## TASK DIRECTIONS
Convert the material into a Markdown table with the columns Row and Line. Begin at the line containing "Referring to the", stop after the line containing "13375 millimetres", number each row, and omit blank lines.
::::::::
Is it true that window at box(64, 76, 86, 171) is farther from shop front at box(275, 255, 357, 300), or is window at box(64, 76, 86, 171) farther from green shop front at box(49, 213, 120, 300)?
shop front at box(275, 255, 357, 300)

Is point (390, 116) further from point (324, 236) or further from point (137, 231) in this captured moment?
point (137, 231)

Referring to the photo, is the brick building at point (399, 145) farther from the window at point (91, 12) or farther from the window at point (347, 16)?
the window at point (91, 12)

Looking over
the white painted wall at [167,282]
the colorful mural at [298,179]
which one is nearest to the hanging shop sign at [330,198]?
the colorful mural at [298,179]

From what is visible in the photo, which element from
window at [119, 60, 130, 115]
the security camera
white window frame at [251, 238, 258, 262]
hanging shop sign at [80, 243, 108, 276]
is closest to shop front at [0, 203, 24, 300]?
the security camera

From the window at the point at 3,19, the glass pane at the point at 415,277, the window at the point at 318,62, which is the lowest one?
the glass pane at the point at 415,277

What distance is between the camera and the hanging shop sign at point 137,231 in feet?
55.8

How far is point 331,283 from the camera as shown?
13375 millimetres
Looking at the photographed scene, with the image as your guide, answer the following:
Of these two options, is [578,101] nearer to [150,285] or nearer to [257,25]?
::::::::
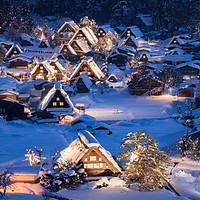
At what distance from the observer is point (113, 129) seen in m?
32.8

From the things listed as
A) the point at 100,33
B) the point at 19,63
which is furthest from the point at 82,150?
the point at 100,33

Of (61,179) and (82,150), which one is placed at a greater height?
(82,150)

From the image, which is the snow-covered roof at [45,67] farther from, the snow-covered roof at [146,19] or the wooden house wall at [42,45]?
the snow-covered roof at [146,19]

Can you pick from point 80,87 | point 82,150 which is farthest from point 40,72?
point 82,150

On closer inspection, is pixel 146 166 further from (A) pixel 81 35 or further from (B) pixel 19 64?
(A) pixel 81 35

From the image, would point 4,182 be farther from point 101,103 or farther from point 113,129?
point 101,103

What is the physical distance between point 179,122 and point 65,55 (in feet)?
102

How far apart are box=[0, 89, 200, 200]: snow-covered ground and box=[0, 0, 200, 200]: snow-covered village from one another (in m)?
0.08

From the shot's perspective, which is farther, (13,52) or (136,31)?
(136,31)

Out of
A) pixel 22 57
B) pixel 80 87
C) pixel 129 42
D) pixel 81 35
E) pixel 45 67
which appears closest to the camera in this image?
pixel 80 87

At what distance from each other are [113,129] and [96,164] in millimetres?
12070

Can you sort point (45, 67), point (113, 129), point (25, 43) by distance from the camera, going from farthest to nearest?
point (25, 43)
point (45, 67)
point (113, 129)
::::::::
## TASK RESPONSE
| Row | Line |
|---|---|
| 1 | Referring to the photo, is the brick building at point (399, 145) farther from the window at point (91, 12) or farther from the window at point (347, 16)? |
| 2 | the window at point (91, 12) |
| 3 | Looking over |
| 4 | the white painted wall at [167,282] |
| 5 | the colorful mural at [298,179] |
| 6 | which one is nearest to the hanging shop sign at [330,198]? |
| 7 | the colorful mural at [298,179] |
| 8 | From what is visible in the photo, which element from |
| 9 | window at [119, 60, 130, 115] |
| 10 | the security camera |
| 11 | white window frame at [251, 238, 258, 262] |
| 12 | hanging shop sign at [80, 243, 108, 276] |
| 13 | is closest to shop front at [0, 203, 24, 300]? |
| 14 | the security camera |
| 15 | From the window at the point at 3,19, the glass pane at the point at 415,277, the window at the point at 318,62, which is the lowest one? |
| 16 | the glass pane at the point at 415,277 |
| 17 | What distance is between the camera and the hanging shop sign at point 137,231 in feet? |
| 18 | 55.8 |
| 19 | How far is point 331,283 from the camera as shown? |
| 20 | 13375 millimetres |